*Input data*
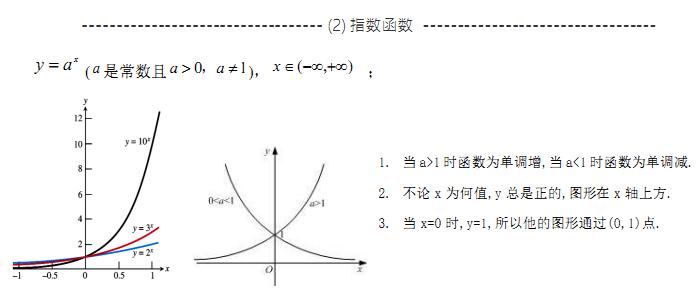 2021考研数学高数复习基础知识点:指数函数及图形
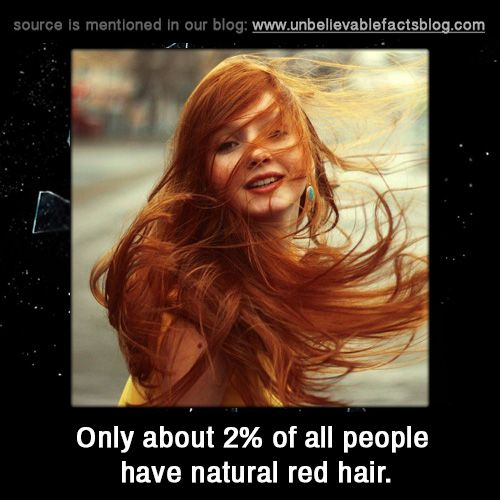 unbelievable facts share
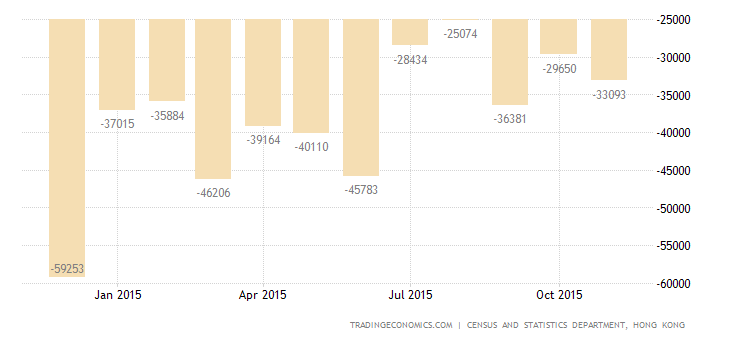 Hong Kong Trade Gap Narrows 37% in November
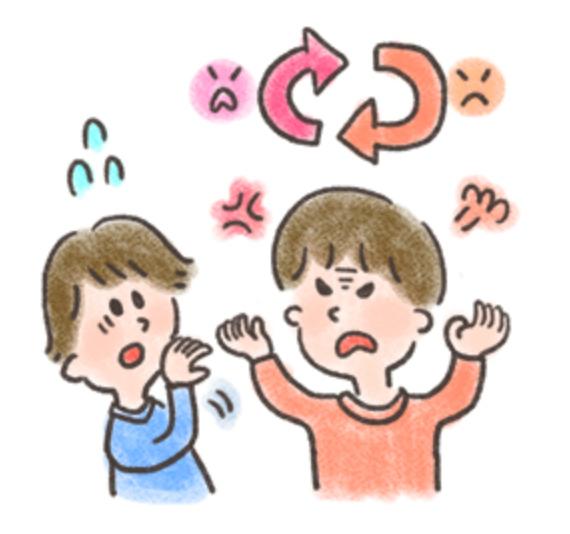 怒りの感情コントロール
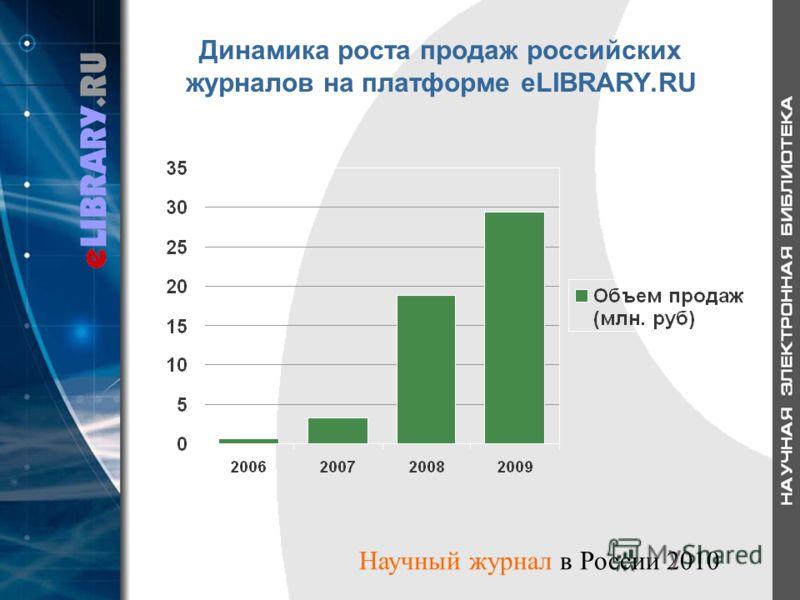 Динамика роста продаж российских журналов на платформе eLIBRARY.RU Научный журнал в России 2010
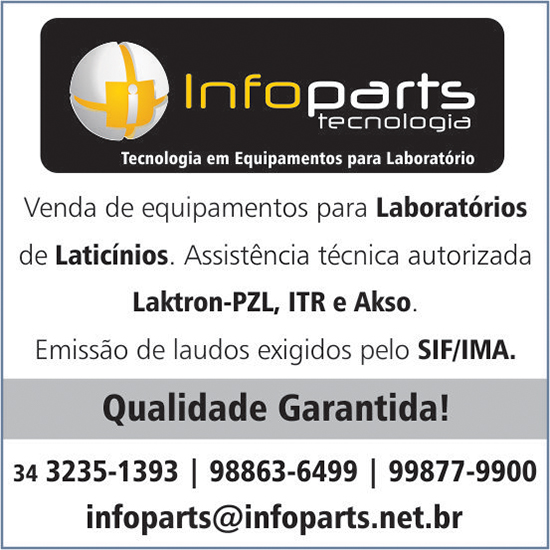 Infoparts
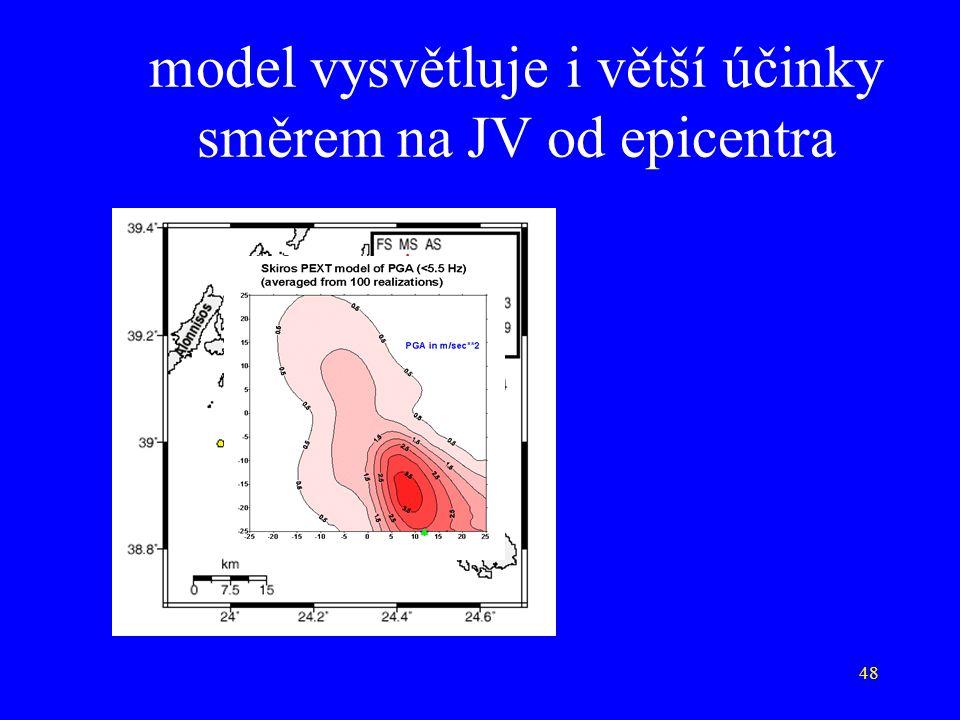 48 model vysvětluje i větší účinky směrem na JV od epicentra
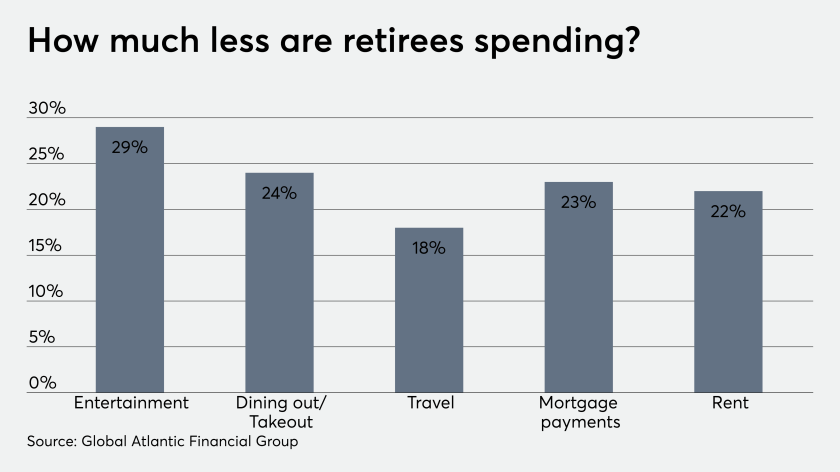 Retiree spending new chart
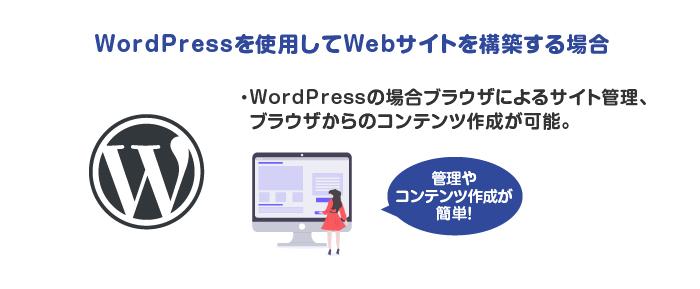 WordPressを使用してWEBサイトを構築する場合、管理やコンテンツ制作が簡単にできる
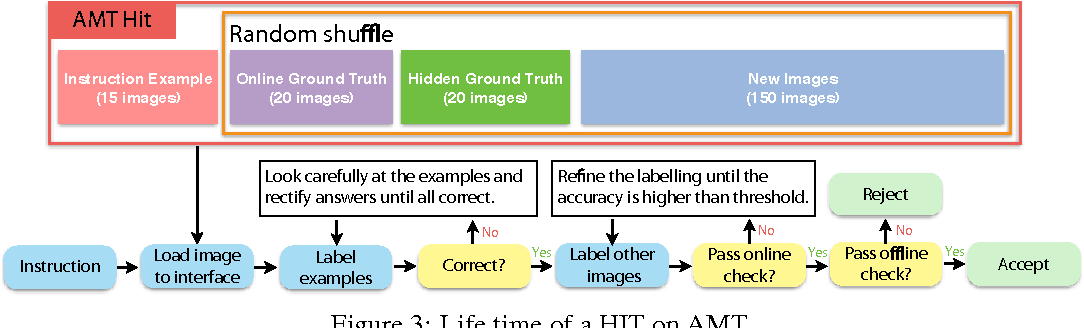 Figure 4 for LSUN: Construction of a Large-scale Image Dataset using Deep Learning with Humans in the Loop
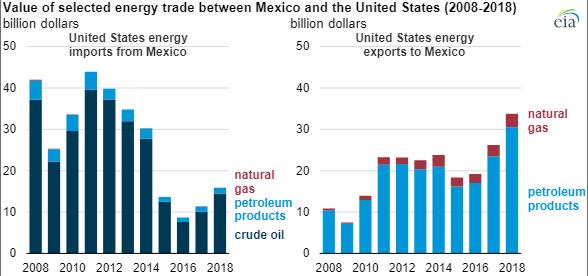 EIA_Mexico_Trade_1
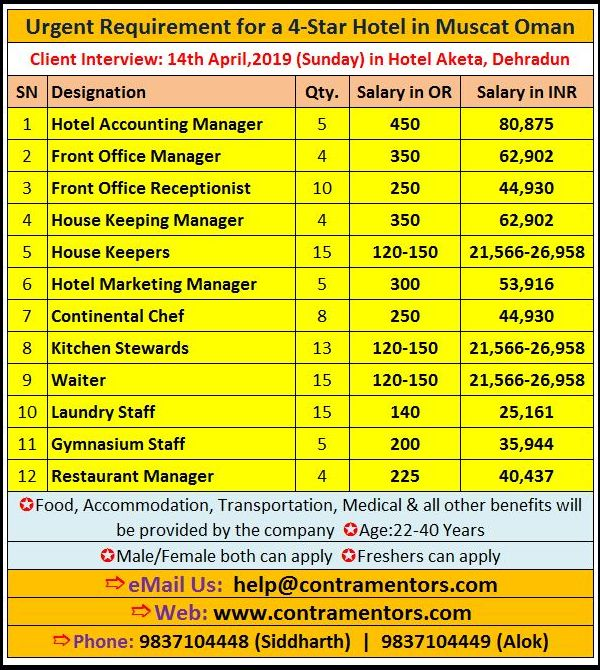 4 Star Hotel Jobs In Oman Easy Selection Hotel Jobs 4 Star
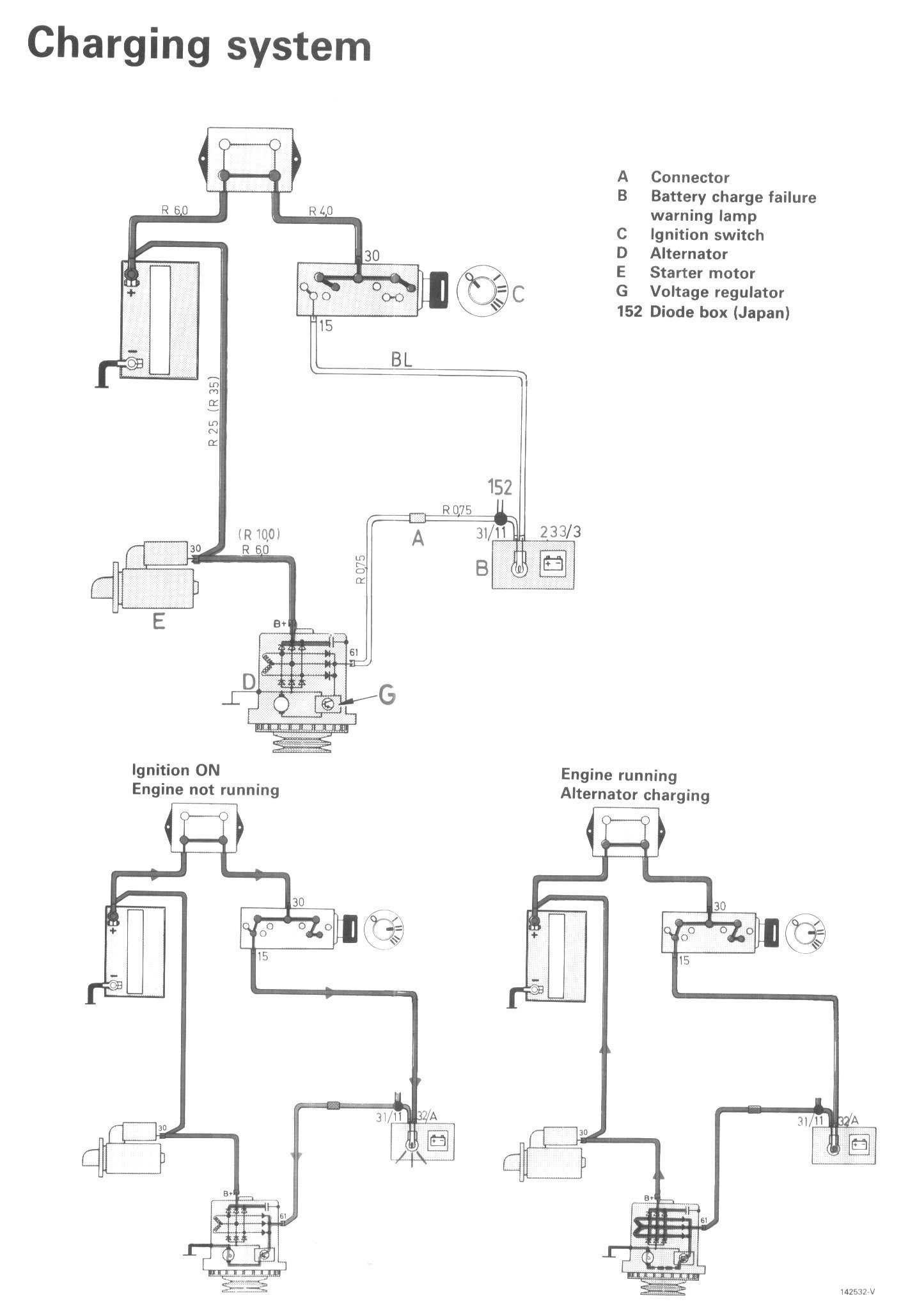 1990 Volvo 240 Alternator Wiring Diagram Full Hd Version Wiring Diagram Sadadiagram As4a Fr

*Instructions to follow*
Using the data above, retype exactly the lines from the line with "unbelievable facts share" to the line with "4 Star Hotel", inclusive. No pictures and nothing else.

*Answer section*
 unbelievable facts share
 Hong Kong Trade Gap Narrows 37% in November
 怒りの感情コントロール
 Динамика роста продаж российских журналов на платформе eLIBRARY.RU Научный журнал в России 2010
 Infoparts
 48 model vysvětluje i větší účinky směrem na JV od epicentra
 Retiree spending new chart
 WordPressを使用してWEBサイトを構築する場合、管理やコンテンツ制作が簡単にできる
 Figure 4 for LSUN: Construction of a Large-scale Image Dataset using Deep Learning with Humans in the Loop
 EIA_Mexico_Trade_1
 4 Star Hotel Jobs In Oman Easy Selection Hotel Jobs 4 Star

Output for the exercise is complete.